I was reading an article some time ago about the average level of happiness that parents feel as their children age. After completing some study which included oodles and gobs of parents, they came up with a chart that looked something like this:
The purpose of the article was to prove that parents should not only expect to become more and more miserable as their children age, but that they should recognize such misery as normal, and therefore not worry too much about it when it happens.
It also delved heavily into the drastic increase in happiness that parents finally feel once their children leave home after high school. Their message: hang in there. You’ll be happy once they’re finally gone.
Nowhere did this particular article (and I’m hating that I haven’t been able to find it again) talk about the fact that the situation can be turned-around or changed. The author didn’t mention that each person’s happiness is ultimately up to them. They neglected to represent the fact that in their study, there were parents who were happy, no matter the age of their children.
It only focused on the big side of the numbers. And to that I say… horse manure.
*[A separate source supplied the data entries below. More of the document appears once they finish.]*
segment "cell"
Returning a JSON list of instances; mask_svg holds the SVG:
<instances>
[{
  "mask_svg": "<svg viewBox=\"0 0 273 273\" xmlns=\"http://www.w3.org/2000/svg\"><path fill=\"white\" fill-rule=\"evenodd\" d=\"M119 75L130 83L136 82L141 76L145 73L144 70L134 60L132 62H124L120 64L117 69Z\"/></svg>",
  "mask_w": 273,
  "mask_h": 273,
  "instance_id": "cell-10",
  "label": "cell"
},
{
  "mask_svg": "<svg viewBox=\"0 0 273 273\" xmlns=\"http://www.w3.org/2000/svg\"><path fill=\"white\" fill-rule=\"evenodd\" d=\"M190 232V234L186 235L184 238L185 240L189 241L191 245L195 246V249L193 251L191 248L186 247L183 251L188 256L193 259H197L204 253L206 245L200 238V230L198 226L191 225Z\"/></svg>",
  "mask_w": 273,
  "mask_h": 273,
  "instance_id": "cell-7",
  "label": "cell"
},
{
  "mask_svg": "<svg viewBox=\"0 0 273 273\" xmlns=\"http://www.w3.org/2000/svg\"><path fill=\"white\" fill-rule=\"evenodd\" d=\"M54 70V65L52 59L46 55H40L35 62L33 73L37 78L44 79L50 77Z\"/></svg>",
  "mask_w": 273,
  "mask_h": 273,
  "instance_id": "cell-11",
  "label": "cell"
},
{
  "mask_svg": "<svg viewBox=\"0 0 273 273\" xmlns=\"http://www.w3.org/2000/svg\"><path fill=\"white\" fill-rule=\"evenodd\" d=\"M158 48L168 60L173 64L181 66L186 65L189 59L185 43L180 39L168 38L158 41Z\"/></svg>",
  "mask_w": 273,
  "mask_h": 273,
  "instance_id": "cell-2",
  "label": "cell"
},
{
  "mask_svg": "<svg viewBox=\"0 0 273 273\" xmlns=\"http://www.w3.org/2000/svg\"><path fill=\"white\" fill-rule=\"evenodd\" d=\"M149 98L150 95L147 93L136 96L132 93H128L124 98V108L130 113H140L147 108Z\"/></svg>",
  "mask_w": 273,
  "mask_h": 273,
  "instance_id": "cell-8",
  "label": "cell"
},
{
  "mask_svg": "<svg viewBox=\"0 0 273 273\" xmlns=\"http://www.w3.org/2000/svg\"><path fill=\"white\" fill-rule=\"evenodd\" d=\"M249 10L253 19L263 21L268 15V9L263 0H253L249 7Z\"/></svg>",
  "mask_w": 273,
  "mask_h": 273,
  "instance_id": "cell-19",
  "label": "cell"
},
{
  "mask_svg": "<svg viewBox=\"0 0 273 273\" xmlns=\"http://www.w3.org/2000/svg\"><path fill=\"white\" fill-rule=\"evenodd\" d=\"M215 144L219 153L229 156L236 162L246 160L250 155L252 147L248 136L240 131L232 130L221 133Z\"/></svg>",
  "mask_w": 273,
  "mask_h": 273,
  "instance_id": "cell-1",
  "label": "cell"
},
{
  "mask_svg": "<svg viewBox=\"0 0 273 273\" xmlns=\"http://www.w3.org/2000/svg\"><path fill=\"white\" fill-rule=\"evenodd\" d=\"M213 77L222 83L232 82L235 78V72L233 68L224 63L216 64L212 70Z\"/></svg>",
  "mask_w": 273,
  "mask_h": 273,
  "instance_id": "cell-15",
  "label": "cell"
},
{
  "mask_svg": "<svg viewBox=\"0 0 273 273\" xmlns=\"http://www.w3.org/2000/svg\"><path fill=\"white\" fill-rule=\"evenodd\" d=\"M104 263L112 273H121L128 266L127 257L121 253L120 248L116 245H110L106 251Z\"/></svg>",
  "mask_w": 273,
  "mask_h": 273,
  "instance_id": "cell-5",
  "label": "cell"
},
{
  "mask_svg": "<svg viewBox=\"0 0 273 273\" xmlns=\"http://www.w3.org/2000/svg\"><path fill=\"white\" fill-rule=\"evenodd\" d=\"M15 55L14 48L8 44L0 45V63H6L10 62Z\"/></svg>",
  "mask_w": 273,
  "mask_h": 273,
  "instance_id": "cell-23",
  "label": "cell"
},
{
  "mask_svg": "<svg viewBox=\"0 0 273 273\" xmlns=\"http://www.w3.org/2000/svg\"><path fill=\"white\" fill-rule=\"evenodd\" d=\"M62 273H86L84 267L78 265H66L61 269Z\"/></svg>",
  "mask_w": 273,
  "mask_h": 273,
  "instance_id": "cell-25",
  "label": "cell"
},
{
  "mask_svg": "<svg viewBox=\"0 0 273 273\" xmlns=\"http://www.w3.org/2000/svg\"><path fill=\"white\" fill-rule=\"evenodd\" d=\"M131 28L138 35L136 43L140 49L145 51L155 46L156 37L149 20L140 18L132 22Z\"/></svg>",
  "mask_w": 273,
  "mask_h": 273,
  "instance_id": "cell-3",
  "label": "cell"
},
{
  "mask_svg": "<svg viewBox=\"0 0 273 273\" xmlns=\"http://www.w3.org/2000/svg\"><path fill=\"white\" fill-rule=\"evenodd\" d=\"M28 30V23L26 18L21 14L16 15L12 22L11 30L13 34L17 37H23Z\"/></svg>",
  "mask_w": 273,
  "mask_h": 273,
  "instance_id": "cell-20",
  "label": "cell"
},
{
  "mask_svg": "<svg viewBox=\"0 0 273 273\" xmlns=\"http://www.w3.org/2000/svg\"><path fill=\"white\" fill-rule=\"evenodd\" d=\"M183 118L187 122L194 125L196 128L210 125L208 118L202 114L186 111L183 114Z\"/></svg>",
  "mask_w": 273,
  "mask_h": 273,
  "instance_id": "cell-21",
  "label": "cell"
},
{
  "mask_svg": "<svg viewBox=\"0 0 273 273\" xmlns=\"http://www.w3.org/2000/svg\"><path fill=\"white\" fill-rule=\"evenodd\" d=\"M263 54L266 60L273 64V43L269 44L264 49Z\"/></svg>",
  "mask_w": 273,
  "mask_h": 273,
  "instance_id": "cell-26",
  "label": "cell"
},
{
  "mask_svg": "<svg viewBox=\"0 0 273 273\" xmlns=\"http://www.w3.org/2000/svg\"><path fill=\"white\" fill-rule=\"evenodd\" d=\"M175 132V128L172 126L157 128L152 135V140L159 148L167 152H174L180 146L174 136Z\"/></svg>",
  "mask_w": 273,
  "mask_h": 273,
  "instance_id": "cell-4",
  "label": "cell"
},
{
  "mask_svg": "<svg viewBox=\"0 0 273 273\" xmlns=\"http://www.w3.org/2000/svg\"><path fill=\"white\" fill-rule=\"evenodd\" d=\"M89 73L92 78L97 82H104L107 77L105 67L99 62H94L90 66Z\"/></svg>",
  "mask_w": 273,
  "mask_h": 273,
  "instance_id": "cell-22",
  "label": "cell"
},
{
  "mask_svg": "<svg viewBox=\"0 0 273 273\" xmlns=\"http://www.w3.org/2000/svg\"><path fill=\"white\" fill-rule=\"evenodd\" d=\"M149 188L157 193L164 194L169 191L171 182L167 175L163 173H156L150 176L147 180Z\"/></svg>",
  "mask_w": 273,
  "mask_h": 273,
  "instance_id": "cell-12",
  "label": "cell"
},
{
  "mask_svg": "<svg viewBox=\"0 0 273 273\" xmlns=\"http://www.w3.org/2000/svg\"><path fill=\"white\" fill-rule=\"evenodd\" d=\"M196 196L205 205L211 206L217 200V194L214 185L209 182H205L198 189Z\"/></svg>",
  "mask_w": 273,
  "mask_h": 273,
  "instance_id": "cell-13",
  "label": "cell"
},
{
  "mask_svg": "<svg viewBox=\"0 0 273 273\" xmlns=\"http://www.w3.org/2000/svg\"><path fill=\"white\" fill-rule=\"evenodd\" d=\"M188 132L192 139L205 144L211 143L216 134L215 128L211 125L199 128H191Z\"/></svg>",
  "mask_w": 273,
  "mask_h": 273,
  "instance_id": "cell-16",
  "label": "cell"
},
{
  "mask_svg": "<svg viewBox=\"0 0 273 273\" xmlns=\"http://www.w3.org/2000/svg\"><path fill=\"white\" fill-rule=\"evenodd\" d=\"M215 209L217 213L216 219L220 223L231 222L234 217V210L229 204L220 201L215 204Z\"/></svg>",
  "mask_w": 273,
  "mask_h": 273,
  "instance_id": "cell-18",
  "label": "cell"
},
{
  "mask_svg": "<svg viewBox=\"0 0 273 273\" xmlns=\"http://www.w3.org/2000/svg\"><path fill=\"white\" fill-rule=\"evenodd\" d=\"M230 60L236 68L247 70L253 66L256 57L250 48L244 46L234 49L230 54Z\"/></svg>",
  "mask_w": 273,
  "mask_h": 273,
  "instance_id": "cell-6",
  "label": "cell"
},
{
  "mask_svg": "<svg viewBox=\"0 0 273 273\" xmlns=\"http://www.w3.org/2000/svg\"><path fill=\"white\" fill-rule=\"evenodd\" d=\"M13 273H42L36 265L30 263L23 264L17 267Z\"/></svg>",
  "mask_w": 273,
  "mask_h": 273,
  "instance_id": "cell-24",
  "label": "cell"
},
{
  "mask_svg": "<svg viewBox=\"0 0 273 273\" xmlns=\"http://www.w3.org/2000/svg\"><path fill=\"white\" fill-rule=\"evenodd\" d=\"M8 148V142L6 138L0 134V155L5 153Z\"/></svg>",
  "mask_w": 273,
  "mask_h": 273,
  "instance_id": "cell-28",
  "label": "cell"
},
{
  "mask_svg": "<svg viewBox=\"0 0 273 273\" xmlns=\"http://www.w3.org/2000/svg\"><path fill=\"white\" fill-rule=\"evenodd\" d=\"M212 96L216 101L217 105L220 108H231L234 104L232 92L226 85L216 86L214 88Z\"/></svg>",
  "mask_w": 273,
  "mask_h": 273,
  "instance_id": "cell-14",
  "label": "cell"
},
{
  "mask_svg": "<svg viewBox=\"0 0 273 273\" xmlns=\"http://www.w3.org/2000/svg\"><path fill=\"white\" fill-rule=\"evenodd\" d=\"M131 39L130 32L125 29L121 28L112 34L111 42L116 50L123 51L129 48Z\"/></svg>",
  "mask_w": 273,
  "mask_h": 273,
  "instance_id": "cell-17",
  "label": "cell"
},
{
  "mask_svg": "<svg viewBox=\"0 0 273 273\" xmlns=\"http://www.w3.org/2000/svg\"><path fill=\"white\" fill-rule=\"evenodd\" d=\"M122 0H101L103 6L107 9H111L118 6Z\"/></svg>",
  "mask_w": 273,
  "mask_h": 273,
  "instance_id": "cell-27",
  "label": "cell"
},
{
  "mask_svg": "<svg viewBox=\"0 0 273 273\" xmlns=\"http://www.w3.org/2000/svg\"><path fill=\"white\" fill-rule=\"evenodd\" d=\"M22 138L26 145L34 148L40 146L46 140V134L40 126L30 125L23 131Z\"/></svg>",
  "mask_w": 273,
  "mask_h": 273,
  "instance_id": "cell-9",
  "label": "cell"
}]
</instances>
While I believe that our graphs will never remain fully and steadily peaked at perfectly happy (for anybody), I don’t buy for a second that happiness as a child grows older is near impossible. I understand that as a child ages, new and different challenges and stresses will present themselves. I understand that more time is sometimes required, more money, and more effort. I understand that with teenagers, every parent is going to want to throw their hands in the air in desperation.
But come on… to dismiss the idea that our happiness is out of our own hands no matter what our circumstance? Like I said… I’m not buying what’s being sold.
Sorry, just felt like ranting about something today.
Dan Pearce, Single Dad Laughing
PS. I’d love your thoughts. Do you believe the graph to be true? If so, why? If not, why?